SOURCE DOCUMENT START
Comment author: capybaralet 07 September 2015 02:01:30PM 0 points [-]

"Every set of numbers has a least element" clearly does NOT define the natural numbers. Consider N U {-1}.

Comment author: jmmcd 28 January 2015 09:41:26AM *  1 point [-]

I'm afraid I won't have time to give you more help. There's a short summary of each sequence under the link at the top of the page, so it won't take you forever to see the relevance.

EDIT: you're wondering elsewhere in the thread why you're not being well received. It's because your post doesn't make contact with what other people have thought on the topic.

Comment author: capybaralet 21 August 2015 05:35:29PM 0 points [-]

I put "enjoy itself" in quotes, because I don't mean it literally. The questions that that sequence addresses according to the summary don't seem relevant to what I am trying to get at.

I guess I need to be more precise. I just mean how can we maximize the integral of experience through time (whether we let experience take negative values is a detail). This was one of Tegmark's proposals in that paper, already, except he is writing in terms of a final goal instead of a process, which was the point of my post...

"The amount of consciousness in our Universe, which Giulio Tononi has argued corresponds to integrated information"

Comment author: John_Maxwell_IV 28 January 2015 03:41:47AM *  1 point [-]

While I don't have too much experience to back this up, I think it is probably a lot of things I'm familiar with, elaborated at length, with perhaps a few insights sprinkled in.

Yes, I don't particularly like the way the sequences are written either :/ But I think the kind of thing you're talking about in this post is the sort of topic they address. LW Wiki pages are often better, e.g. see this one:

if a p-zombie is atom-by-atom identical to a human being in our universe, then our speech can be explained by the same mechanisms as the zombie's, and yet it would seem awfully peculiar that our words and actions would have one entirely materialistic explanation, but also, furthermore, our universe happens to contain exactly the right bridging law such that our experiences are meaningful and our consciousness syncs up with what our merely physical bodies do. It's too much of a stretch: Occam's razor dictates that we favor a monistic universe with one uniform set of laws.
SOURCE DOCUMENT END
DIRECTIONS: Copy the comment thread's passage starting at "I'm afraid I" and ending at "see the relevance.", swapping "summary" for "overview".
DATASET RECORDS START
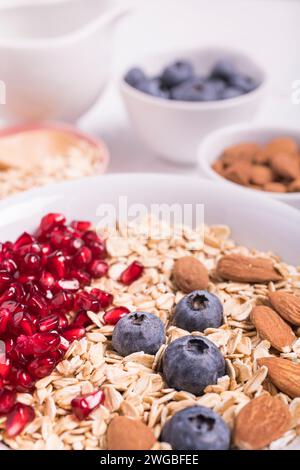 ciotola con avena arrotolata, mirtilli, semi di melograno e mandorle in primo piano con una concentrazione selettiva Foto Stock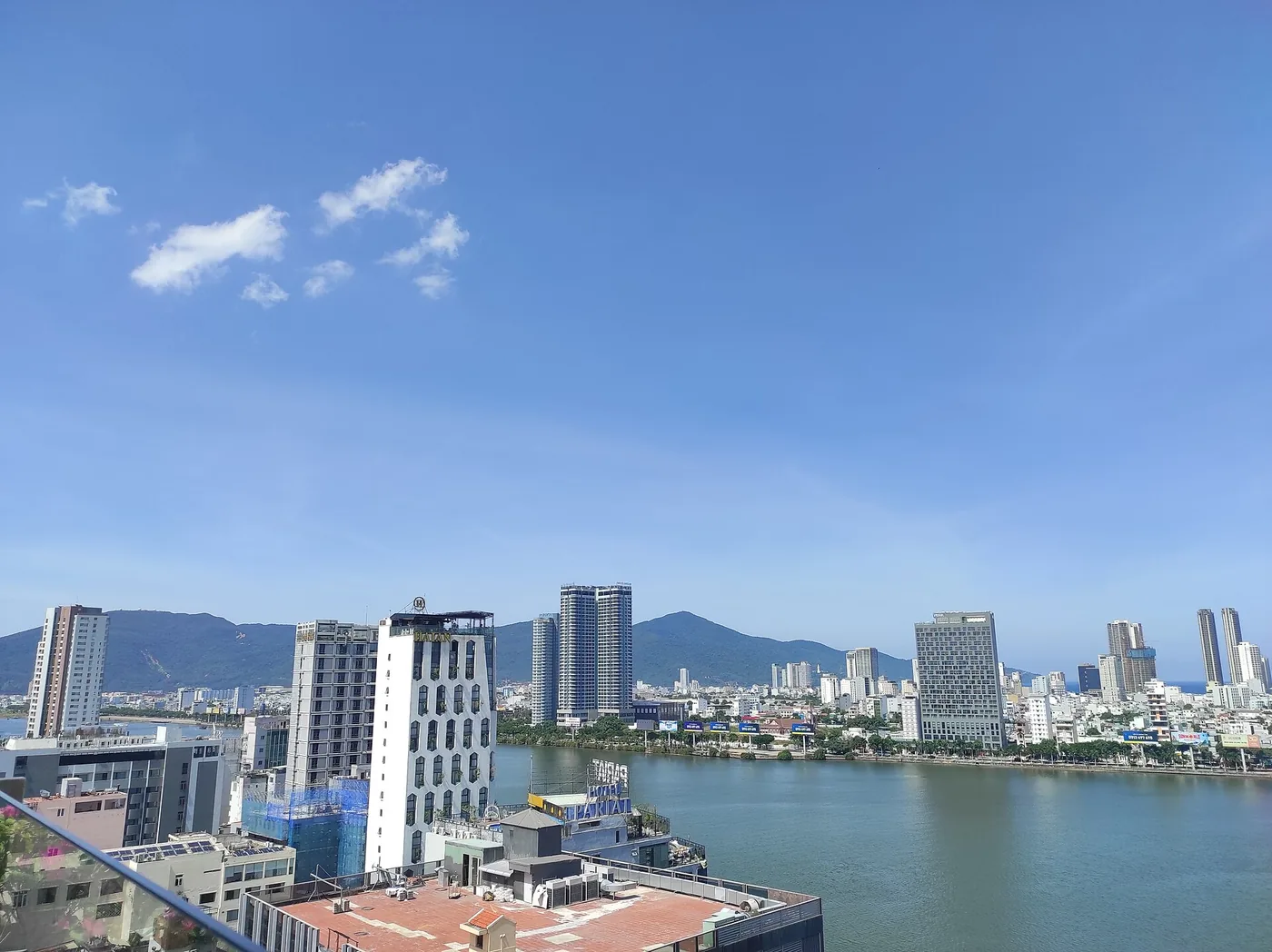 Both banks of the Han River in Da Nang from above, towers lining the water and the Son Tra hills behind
DATASET RECORDS END
DATASET RECORDS START
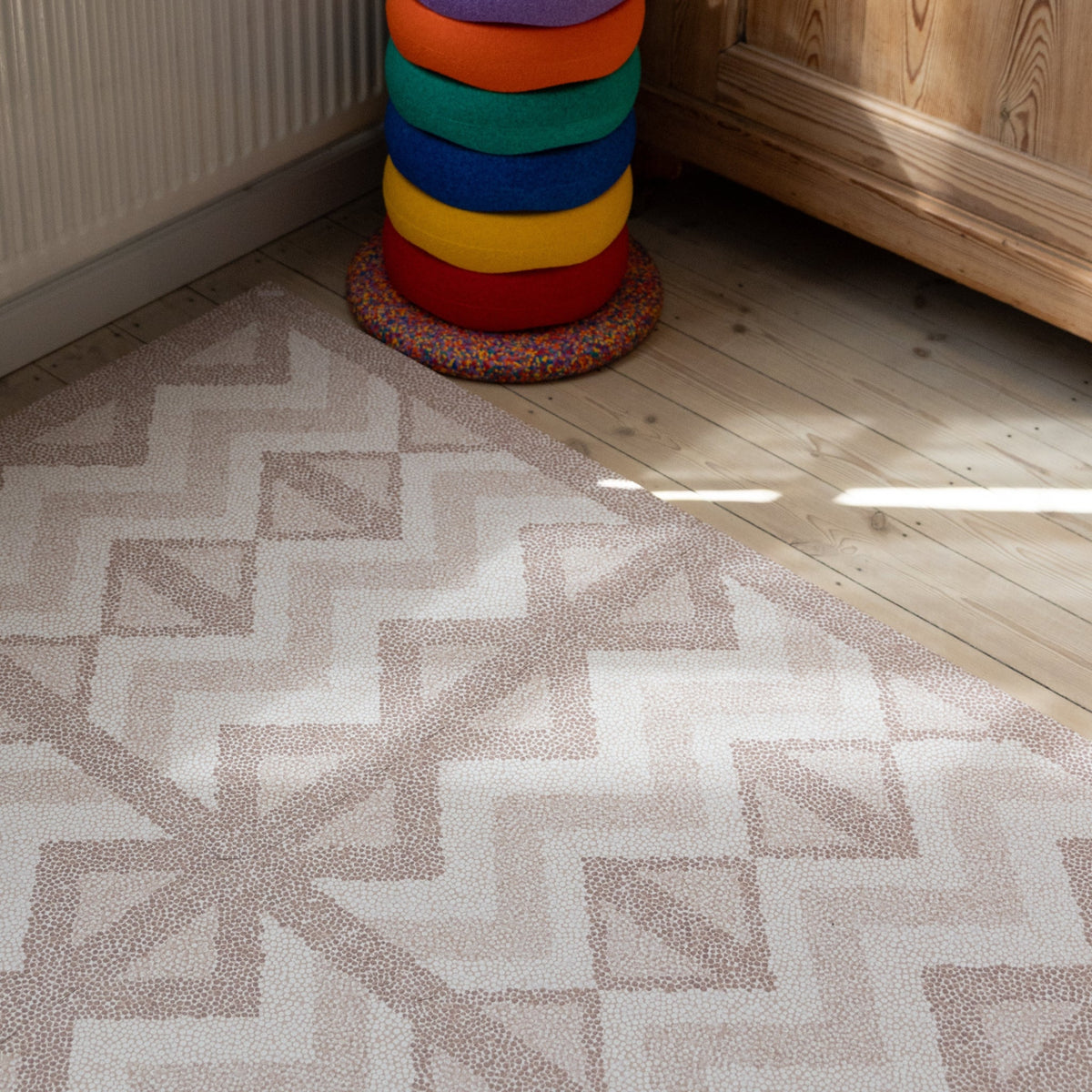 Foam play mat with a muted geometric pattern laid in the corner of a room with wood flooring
DATASET RECORDS END
DATASET RECORDS START
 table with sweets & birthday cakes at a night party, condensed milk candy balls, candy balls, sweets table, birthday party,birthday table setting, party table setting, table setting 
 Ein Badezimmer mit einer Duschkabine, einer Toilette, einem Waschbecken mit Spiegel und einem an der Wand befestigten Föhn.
DATASET RECORDS END
YOUR RESPONSE:
I'm afraid I won't have time to give you more help. There's a short overview of each sequence under the link at the top of the page, so it won't take you forever to see the relevance.